> [THE REQUEST]:
Repeat the records below word for word, but start at the line that contains "Can you pick from", stop after the last line, and include nothing else.

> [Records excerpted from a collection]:

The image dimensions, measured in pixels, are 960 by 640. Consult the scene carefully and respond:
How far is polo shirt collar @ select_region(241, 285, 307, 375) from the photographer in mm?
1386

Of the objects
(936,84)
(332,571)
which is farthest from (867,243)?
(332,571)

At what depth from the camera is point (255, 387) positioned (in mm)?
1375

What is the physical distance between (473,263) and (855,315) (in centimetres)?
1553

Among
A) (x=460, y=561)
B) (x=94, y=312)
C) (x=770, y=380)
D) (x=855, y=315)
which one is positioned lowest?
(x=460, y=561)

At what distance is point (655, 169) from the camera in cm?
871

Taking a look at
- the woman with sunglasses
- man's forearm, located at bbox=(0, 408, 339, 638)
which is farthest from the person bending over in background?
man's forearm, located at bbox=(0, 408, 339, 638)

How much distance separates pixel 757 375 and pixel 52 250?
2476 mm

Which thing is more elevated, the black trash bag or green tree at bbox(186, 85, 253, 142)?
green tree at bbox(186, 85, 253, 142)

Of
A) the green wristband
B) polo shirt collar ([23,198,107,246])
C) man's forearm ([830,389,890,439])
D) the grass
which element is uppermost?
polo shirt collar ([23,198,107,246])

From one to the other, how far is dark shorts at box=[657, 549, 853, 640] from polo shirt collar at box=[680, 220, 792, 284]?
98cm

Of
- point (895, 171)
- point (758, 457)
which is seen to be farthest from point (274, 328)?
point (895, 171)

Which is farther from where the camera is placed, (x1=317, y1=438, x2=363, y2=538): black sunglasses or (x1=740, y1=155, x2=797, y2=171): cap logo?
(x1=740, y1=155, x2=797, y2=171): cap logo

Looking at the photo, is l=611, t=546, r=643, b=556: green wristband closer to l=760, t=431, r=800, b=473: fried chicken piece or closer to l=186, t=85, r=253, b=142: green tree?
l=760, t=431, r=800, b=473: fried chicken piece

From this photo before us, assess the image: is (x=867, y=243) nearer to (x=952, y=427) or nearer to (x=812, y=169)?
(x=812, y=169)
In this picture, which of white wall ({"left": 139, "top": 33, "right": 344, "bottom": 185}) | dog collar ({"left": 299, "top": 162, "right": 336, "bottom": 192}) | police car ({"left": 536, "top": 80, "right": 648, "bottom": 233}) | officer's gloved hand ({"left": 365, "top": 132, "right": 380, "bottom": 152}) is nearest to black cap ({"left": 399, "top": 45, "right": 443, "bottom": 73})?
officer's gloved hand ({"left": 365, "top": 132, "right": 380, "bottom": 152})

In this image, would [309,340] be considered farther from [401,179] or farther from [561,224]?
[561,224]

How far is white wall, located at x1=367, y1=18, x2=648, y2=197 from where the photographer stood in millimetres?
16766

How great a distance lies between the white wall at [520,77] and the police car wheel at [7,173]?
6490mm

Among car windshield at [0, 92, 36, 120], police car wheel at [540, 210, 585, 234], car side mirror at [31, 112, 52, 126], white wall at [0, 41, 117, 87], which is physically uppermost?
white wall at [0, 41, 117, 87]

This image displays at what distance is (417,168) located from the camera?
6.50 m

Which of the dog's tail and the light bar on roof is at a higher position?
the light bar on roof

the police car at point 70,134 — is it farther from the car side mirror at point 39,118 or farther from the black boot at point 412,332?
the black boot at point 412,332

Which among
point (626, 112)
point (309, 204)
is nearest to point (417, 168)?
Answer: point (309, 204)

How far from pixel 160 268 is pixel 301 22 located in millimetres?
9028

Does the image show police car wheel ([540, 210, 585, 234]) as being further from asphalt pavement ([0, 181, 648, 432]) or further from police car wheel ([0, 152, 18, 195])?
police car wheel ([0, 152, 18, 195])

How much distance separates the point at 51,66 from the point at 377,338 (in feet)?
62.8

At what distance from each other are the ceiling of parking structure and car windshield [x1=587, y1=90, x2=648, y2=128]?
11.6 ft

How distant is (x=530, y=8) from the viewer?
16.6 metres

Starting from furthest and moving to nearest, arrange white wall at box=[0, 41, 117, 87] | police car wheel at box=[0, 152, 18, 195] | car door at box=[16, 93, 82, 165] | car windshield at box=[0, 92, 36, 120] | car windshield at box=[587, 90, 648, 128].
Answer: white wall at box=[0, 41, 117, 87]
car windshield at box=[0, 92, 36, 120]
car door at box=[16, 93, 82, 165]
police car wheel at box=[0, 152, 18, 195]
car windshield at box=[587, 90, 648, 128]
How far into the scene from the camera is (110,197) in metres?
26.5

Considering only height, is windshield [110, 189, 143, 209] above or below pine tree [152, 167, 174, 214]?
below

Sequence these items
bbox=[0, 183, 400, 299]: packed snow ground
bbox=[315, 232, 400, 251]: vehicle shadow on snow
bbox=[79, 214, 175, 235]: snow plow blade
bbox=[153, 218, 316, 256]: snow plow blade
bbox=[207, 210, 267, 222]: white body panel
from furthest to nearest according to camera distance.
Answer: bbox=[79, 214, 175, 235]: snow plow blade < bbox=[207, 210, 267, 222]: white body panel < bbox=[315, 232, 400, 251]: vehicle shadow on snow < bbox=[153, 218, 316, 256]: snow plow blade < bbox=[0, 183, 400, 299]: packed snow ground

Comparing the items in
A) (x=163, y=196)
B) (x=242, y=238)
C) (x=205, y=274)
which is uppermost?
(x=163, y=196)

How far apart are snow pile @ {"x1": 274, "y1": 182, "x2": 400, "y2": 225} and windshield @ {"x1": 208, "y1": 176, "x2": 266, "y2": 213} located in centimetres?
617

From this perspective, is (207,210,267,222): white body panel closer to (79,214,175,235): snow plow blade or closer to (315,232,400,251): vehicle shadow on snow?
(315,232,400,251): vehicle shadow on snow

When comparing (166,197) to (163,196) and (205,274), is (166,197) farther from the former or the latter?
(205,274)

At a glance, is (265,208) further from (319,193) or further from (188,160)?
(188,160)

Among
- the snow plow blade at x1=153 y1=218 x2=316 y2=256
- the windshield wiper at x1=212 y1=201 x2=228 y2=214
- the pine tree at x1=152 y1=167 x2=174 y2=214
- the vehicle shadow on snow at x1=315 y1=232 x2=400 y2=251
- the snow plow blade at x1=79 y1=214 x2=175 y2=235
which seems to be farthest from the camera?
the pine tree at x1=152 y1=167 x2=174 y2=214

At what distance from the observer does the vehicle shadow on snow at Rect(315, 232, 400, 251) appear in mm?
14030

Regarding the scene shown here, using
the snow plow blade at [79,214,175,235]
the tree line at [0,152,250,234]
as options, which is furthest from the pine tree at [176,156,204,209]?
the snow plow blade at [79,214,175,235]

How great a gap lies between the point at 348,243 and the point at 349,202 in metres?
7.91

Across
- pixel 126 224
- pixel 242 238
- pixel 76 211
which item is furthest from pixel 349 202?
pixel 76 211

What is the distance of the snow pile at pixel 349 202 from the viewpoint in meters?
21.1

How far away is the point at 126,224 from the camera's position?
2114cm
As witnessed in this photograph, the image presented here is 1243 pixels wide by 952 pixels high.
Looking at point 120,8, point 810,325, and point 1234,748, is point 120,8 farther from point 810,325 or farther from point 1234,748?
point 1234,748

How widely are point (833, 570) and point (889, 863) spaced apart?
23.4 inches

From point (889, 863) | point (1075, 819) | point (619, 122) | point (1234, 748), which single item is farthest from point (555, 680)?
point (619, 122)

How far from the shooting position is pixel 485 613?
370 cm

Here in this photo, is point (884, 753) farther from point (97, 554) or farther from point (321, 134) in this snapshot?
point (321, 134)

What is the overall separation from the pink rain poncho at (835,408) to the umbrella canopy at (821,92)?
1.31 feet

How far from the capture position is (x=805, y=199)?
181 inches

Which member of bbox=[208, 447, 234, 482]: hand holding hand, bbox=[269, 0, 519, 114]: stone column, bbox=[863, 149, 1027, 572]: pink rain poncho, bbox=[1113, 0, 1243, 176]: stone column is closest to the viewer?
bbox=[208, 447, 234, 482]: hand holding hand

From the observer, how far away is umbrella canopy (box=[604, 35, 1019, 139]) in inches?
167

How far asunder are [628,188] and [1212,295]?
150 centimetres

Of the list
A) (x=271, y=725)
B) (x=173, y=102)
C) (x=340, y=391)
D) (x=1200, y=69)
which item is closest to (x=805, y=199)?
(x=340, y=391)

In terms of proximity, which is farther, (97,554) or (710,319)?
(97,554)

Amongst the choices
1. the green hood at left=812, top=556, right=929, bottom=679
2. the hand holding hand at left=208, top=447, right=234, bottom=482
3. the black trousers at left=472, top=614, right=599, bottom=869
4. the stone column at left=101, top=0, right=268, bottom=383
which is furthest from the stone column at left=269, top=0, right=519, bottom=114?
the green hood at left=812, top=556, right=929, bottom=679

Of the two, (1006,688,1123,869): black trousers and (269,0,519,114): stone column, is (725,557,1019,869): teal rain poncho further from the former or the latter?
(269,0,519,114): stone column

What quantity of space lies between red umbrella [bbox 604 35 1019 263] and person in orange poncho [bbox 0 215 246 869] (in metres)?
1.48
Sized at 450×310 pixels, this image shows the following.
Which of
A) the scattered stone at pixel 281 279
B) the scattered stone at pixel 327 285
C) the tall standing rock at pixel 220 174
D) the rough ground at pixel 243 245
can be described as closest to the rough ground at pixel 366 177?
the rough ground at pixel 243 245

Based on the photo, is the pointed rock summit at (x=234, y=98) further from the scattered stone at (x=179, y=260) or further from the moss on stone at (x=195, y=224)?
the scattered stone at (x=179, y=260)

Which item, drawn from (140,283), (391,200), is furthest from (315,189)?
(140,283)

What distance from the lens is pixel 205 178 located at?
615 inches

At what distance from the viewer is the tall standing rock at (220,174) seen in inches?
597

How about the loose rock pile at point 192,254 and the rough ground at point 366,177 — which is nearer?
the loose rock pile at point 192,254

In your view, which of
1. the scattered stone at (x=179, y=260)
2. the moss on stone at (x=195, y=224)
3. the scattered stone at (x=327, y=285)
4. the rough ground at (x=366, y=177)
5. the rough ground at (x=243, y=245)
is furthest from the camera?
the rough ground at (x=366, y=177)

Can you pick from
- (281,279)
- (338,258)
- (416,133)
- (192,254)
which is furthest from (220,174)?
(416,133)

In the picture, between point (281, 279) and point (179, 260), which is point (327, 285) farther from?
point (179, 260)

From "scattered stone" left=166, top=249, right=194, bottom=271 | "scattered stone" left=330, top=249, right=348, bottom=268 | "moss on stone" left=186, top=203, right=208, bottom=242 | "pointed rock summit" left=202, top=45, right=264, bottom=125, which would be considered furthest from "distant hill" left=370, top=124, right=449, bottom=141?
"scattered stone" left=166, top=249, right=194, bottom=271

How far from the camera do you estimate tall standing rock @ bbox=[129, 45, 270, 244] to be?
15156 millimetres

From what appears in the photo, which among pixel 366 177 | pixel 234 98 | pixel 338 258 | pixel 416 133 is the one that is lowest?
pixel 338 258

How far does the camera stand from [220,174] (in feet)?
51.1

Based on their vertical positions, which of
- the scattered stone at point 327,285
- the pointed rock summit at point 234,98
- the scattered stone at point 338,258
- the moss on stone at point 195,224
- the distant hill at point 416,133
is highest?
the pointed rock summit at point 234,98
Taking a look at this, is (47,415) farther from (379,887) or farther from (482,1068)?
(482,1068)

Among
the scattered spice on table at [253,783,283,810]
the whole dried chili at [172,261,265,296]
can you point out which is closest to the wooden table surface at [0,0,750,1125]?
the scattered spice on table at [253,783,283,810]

> [TASK RESPONSE]:
Can you pick from
- (281,279)
- (338,258)
- (416,133)
- (192,254)
which is furthest from (220,174)?
(416,133)

In the picture, between point (281, 279) and point (179, 260), which is point (327, 285) farther from?
point (179, 260)

From "scattered stone" left=166, top=249, right=194, bottom=271 | "scattered stone" left=330, top=249, right=348, bottom=268 | "moss on stone" left=186, top=203, right=208, bottom=242 | "pointed rock summit" left=202, top=45, right=264, bottom=125, which would be considered furthest from "distant hill" left=370, top=124, right=449, bottom=141?
"scattered stone" left=166, top=249, right=194, bottom=271

How far from the camera do you estimate tall standing rock @ bbox=[129, 45, 270, 244] to be?
15156 millimetres

From what appears in the photo, which among pixel 366 177 | pixel 234 98 | pixel 338 258 | pixel 416 133 is the one that is lowest?
pixel 338 258

How far does the camera stand from [220,174] (in feet)?
51.1

Based on their vertical positions, which of
- the scattered stone at point 327,285
- the pointed rock summit at point 234,98
- the scattered stone at point 338,258
- the moss on stone at point 195,224
- the distant hill at point 416,133
is highest?
the pointed rock summit at point 234,98
Taking a look at this, is (47,415) farther from (379,887) or farther from (482,1068)?
(482,1068)

Among
the scattered spice on table at [253,783,283,810]
the whole dried chili at [172,261,265,296]
can you point out which is closest to the wooden table surface at [0,0,750,1125]?
the scattered spice on table at [253,783,283,810]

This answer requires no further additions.